(Short problem):
Repeat the records word for word, from the line containing "Which is positioned bottommost of" up to and including the line containing "7.44 metres".

(Entries provided):
+++++

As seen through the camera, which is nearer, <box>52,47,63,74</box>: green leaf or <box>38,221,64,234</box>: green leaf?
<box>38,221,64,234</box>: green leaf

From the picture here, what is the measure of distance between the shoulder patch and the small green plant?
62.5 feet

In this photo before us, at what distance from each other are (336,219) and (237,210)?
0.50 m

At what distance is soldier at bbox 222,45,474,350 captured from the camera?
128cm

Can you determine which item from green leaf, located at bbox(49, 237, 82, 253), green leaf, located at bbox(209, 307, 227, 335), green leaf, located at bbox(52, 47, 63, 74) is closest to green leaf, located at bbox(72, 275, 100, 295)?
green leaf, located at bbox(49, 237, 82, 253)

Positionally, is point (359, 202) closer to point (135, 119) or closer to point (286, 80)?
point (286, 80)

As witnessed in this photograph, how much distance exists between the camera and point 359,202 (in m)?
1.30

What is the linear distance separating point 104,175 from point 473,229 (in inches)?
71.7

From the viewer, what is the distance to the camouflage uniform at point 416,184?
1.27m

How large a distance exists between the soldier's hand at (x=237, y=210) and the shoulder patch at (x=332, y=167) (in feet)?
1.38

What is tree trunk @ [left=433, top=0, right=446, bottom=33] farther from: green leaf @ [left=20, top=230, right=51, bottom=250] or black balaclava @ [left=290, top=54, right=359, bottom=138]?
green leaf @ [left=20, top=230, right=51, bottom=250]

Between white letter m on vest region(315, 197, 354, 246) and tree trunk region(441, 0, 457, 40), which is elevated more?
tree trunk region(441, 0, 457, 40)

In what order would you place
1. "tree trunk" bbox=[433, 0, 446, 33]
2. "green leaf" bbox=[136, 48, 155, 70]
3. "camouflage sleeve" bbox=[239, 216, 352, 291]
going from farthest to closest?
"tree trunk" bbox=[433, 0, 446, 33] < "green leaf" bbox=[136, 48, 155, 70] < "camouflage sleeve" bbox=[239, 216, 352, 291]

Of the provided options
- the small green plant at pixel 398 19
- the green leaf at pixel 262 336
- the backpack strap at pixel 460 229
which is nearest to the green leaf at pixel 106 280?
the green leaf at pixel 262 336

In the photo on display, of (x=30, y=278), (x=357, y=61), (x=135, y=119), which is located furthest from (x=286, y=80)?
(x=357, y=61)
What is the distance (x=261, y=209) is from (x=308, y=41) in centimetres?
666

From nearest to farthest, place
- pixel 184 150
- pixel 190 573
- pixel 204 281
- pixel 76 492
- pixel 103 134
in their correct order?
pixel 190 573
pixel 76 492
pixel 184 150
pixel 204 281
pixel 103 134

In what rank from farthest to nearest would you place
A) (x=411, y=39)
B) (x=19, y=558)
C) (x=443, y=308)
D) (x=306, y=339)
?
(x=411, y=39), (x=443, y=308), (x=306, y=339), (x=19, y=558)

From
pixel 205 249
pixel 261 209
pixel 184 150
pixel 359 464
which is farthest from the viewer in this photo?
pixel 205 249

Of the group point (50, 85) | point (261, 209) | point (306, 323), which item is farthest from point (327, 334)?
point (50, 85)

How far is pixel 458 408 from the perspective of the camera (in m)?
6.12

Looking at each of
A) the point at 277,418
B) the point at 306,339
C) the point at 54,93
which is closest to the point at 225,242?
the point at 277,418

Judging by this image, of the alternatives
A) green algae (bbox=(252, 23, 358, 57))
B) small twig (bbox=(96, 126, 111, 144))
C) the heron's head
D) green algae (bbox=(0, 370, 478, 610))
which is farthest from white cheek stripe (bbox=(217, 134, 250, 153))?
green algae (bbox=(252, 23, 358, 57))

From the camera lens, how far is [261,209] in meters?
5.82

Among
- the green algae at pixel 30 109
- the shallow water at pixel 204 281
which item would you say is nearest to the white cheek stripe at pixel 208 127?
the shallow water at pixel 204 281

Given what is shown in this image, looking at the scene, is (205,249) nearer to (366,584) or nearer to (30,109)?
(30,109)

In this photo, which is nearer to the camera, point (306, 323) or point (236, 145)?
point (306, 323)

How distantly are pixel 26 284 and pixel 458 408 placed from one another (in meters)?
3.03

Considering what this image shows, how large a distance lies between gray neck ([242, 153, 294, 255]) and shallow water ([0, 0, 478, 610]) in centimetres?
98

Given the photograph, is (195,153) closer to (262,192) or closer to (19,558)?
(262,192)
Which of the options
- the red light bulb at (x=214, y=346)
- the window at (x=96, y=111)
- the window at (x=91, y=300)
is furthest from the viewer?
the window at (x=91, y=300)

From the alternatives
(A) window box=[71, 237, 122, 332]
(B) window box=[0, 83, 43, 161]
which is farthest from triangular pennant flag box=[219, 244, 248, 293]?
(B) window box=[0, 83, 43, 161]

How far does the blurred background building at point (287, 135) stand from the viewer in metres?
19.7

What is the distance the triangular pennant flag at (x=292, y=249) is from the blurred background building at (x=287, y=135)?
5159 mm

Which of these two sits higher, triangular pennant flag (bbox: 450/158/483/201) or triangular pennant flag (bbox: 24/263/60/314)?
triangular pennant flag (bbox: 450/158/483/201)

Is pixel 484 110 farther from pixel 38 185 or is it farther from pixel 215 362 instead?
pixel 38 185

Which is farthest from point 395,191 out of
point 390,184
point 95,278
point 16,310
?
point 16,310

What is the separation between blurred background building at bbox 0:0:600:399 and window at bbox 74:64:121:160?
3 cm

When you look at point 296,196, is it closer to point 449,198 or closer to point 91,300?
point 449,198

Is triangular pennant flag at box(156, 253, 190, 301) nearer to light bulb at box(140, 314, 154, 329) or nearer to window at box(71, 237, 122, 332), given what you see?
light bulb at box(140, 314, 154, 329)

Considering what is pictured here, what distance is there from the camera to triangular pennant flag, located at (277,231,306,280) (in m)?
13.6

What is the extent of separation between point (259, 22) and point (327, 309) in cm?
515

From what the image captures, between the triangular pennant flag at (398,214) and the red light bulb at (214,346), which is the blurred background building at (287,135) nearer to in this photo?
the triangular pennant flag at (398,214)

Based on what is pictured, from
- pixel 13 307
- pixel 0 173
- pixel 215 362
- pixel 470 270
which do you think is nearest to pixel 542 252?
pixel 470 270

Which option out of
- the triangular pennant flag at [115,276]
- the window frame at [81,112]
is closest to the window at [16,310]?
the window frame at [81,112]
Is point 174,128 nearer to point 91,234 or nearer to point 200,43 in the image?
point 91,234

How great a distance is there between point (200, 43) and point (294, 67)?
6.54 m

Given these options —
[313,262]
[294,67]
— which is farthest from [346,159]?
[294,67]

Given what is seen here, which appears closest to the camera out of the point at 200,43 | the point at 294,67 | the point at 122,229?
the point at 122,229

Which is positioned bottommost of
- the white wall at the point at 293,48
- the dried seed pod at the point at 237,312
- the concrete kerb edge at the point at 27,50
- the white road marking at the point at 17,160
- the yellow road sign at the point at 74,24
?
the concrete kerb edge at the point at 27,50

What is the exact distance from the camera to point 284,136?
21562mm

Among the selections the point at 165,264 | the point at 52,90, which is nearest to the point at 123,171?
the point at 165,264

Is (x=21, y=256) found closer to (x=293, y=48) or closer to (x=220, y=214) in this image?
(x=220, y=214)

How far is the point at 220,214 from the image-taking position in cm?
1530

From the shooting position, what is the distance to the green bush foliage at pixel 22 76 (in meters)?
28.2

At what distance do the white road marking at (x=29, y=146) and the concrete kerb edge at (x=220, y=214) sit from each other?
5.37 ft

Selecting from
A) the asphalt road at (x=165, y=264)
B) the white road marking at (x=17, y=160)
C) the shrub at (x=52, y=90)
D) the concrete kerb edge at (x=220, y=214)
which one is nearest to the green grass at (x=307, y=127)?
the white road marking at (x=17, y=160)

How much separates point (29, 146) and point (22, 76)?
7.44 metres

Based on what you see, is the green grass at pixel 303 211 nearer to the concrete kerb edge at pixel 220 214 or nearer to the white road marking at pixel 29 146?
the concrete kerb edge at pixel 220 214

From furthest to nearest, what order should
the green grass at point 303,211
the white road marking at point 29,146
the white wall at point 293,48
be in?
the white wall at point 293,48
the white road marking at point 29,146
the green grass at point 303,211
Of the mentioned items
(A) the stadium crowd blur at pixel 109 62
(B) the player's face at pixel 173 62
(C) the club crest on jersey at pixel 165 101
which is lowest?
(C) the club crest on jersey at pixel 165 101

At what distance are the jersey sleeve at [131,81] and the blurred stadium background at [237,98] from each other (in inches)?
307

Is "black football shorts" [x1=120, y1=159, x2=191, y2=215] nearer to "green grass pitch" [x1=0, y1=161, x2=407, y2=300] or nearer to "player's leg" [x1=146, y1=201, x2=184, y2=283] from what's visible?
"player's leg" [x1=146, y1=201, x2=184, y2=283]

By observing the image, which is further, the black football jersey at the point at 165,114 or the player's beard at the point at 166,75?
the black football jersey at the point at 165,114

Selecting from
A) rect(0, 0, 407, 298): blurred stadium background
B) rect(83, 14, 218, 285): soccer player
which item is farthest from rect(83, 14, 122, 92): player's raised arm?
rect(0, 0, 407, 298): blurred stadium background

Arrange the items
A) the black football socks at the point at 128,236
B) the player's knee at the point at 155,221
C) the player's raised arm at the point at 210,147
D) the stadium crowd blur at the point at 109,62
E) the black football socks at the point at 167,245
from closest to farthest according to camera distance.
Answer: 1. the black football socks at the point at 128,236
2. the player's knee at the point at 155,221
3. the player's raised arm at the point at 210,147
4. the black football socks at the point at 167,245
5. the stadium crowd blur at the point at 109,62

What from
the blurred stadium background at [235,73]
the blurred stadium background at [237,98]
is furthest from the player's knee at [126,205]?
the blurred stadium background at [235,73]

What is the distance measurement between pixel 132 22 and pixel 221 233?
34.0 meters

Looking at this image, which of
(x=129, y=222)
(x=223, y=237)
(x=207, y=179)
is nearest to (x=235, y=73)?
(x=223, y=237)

+++++

(Full answer):
Which is positioned bottommost of
- the white wall at the point at 293,48
- the dried seed pod at the point at 237,312
- the concrete kerb edge at the point at 27,50
- the white road marking at the point at 17,160
- the yellow road sign at the point at 74,24
?
the concrete kerb edge at the point at 27,50

What is the exact distance from the camera to point 284,136?
21562mm

Among the selections the point at 165,264 | the point at 52,90, which is nearest to the point at 123,171?
the point at 165,264

Is (x=21, y=256) found closer to (x=293, y=48) or closer to (x=220, y=214) in this image?
(x=220, y=214)

How far is the point at 220,214 from the image-taking position in cm?
1530

From the shooting position, what is the distance to the green bush foliage at pixel 22 76 (in meters)?
28.2

At what distance do the white road marking at (x=29, y=146) and the concrete kerb edge at (x=220, y=214) sit from each other?
5.37 ft

Selecting from
A) the asphalt road at (x=165, y=264)
B) the white road marking at (x=17, y=160)
C) the shrub at (x=52, y=90)
D) the concrete kerb edge at (x=220, y=214)
which one is nearest to the green grass at (x=307, y=127)?
the white road marking at (x=17, y=160)

How much separates point (29, 146) and point (22, 76)?
7.44 metres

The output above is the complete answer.